O governador do Espírito Santo, Paulo Hartung (PMDB), foi um dos primeiros a anunciar um ajuste fiscal para enfrentar a recessão, no início de 2015. Assim, conseguiu reverter o déficit das contas e tem evitado atrasos a servidores e fornecedores. Leia abaixo a entrevista que concedeu à DINHEIRO na quinta-feira 24:

O senhor se reuniu com o Henrique Meirelles no dia seguinte ao encontro de governadores. O que conversaram? Foi satisfatório?
A minha visão é que estamos vivendo uma crise gravíssima, talvez, a crise mais grave dos últimos 100, 120 anos e não tem saída fácil. Os problemas fiscais que tivemos nas últimas duas décadas foram tratadas por dois métodos: primeiro empurrar para a viúva, para o governo central, ou seja, para os brasileiros. Na crise no governo Fernando Henrique Cardoso foi feito isso, foi feita uma renegociação vantajosa para os Estados federados. Isso é possível hoje? Não. Porque o governo central está com dificuldades ficais dramáticas. O déficit programado é de R$ 170 bilhões. Este não é o caminho. O outro caminho nas duas décadas era aumentar imposto também exauriu esse caminho. Precisamos encarar a realidade. Não adianta seguir por vertentes que não solucionem os problemas. Quando teve o debate das dívidas, eu fui contrário. Isso não vai resolver o problema porque o problema não é dívida. O problema nos Estados é folha de pagamento de ativos e inativos. Fizeram a negociação e praticamente uma semana depois 14 estados apresentaram um documento ao ministro da Fazenda pedindo R$ 7 bilhões porque não tinha resolvido.

+ + +

**Detalhes do problema:**
Extraia da entrevista, sem alterar nada, o trecho entre "O governador do" e "conversaram? Foi satisfatório?", inclusive. Não é preciso consultar os itens.

+ + +

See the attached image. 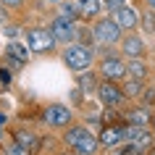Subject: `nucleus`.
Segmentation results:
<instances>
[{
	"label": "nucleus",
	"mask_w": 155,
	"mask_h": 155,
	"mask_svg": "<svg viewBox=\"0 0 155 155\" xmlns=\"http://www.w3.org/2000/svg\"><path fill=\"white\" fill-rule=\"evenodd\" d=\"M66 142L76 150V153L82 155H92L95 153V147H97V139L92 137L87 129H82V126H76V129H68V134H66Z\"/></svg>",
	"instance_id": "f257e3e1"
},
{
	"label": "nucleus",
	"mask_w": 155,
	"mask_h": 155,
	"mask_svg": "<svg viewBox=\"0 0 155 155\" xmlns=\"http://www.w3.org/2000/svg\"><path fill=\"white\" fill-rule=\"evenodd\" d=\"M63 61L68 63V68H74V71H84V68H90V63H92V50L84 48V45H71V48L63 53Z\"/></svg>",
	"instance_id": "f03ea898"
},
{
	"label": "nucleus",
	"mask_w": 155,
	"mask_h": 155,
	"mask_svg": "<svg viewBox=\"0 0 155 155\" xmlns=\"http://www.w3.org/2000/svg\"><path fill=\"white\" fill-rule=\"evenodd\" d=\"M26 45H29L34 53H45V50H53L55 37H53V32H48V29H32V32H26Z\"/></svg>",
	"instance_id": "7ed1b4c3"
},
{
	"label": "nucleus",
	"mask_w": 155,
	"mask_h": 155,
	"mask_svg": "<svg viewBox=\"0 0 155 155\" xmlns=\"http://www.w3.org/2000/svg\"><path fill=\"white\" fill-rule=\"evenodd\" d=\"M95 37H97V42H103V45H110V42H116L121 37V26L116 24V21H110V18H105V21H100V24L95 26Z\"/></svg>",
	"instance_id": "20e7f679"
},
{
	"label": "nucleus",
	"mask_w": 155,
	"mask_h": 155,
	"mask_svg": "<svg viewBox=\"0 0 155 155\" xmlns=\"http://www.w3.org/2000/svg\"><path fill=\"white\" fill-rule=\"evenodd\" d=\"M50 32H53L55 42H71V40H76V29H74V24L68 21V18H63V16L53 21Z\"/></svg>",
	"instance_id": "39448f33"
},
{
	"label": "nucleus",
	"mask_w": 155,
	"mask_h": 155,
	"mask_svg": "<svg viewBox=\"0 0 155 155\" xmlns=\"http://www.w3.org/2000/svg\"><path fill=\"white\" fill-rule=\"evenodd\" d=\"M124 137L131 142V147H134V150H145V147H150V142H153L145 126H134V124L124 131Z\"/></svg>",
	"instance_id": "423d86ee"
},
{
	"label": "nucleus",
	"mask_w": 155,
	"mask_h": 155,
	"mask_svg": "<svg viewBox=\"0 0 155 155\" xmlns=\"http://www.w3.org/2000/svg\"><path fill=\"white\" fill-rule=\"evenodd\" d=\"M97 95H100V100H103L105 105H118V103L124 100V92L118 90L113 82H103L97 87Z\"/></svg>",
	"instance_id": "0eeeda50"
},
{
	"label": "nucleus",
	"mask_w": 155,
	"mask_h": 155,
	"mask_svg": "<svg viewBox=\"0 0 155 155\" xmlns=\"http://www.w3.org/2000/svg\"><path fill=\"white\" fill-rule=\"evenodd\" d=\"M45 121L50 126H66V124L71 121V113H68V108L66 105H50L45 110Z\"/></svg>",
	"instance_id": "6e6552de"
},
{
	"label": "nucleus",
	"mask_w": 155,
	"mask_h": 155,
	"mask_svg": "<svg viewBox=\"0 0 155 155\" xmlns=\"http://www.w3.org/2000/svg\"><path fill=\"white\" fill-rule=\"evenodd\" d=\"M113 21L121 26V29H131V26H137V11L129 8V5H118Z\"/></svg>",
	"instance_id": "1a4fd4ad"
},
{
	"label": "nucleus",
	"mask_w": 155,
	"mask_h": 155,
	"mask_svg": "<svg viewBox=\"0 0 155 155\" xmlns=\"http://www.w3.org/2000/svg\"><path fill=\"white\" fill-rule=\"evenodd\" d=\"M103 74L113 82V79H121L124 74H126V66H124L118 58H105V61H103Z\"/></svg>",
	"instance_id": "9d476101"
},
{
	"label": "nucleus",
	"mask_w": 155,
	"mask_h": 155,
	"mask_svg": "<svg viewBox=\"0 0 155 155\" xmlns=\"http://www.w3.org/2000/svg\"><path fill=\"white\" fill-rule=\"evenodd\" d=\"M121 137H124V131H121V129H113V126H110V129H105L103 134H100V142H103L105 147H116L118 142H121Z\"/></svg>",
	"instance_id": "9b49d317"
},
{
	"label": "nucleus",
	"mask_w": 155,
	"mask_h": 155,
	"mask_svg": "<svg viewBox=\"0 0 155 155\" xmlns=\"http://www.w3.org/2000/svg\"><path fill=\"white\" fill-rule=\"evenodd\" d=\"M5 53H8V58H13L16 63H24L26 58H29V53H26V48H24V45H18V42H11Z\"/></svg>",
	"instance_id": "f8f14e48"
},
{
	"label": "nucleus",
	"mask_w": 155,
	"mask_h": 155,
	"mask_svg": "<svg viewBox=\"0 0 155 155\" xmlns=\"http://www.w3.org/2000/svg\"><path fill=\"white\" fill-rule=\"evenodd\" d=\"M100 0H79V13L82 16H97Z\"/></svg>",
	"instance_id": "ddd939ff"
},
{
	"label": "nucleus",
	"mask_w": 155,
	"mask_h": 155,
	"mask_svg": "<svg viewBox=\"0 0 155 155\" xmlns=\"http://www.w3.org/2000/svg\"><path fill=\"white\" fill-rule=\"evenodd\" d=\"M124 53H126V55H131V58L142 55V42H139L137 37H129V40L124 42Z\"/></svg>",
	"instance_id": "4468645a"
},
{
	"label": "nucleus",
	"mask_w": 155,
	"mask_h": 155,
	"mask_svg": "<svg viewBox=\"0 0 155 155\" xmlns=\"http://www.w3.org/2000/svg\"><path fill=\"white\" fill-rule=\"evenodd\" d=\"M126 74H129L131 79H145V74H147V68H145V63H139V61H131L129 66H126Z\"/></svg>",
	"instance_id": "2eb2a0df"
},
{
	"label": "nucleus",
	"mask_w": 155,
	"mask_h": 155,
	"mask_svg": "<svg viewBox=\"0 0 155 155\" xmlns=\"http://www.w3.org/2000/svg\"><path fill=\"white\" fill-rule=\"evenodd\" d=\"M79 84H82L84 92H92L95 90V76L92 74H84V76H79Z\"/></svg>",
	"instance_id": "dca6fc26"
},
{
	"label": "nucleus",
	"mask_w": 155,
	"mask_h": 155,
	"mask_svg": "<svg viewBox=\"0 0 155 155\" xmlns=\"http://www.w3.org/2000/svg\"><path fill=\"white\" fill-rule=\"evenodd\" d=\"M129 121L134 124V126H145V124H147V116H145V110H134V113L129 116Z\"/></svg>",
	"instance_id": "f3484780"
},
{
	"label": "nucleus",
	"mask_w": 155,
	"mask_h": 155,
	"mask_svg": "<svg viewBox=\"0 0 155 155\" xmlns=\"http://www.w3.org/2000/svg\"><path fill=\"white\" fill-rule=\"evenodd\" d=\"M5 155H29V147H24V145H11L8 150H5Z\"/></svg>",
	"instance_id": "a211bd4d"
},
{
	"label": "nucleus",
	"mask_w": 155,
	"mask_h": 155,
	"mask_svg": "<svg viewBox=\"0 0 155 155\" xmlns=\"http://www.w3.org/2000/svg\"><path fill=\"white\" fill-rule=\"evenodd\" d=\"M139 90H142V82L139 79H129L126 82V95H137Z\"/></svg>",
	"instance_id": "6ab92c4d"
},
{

+ + +

**Solução do exercício:**
O governador do Espírito Santo, Paulo Hartung (PMDB), foi um dos primeiros a anunciar um ajuste fiscal para enfrentar a recessão, no início de 2015. Assim, conseguiu reverter o déficit das contas e tem evitado atrasos a servidores e fornecedores. Leia abaixo a entrevista que concedeu à DINHEIRO na quinta-feira 24:

O senhor se reuniu com o Henrique Meirelles no dia seguinte ao encontro de governadores. O que conversaram? Foi satisfatório?